**Input material:**
------------------------------------

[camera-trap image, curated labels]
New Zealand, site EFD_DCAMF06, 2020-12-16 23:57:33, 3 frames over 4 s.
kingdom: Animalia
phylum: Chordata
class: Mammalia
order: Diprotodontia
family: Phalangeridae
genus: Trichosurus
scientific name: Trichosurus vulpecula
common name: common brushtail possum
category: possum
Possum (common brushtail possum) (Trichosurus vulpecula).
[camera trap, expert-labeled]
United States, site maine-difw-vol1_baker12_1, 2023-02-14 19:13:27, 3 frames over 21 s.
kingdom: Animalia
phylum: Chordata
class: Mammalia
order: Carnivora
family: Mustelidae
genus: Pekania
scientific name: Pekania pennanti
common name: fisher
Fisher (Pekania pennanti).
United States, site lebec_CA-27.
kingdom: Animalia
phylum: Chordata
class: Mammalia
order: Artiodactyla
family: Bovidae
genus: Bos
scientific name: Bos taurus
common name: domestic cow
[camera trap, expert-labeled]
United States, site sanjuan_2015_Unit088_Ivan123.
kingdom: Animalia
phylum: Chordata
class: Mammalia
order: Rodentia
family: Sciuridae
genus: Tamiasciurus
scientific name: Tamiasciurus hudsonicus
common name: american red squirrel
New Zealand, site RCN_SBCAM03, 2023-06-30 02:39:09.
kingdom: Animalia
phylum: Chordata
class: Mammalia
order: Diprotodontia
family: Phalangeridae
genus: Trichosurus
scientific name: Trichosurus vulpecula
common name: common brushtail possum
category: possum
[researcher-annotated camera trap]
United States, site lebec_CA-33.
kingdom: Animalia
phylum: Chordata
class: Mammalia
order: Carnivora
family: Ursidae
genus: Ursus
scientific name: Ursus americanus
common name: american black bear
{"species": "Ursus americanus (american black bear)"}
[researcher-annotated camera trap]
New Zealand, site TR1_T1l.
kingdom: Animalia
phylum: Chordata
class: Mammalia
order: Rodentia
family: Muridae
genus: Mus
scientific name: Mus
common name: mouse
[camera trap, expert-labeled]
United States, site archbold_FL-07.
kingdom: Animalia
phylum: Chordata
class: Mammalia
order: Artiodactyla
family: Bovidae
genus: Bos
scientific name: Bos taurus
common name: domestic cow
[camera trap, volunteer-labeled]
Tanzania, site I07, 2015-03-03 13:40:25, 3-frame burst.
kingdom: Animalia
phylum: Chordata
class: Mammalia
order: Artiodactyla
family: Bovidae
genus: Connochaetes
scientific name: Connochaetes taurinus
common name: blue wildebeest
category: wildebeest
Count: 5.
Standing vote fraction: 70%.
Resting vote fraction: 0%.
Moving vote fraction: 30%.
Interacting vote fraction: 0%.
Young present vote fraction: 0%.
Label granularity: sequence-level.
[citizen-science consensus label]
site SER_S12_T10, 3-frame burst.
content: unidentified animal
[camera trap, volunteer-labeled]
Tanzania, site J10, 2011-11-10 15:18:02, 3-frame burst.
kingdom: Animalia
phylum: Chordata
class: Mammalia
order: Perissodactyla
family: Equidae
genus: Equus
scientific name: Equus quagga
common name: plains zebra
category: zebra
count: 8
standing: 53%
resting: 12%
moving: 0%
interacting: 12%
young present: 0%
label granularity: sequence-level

------------------------------------

**What you are asked to do:** Search the data above for the word "granularity" and count the lines where it appears. Only the number should be given.

**Response box:** 2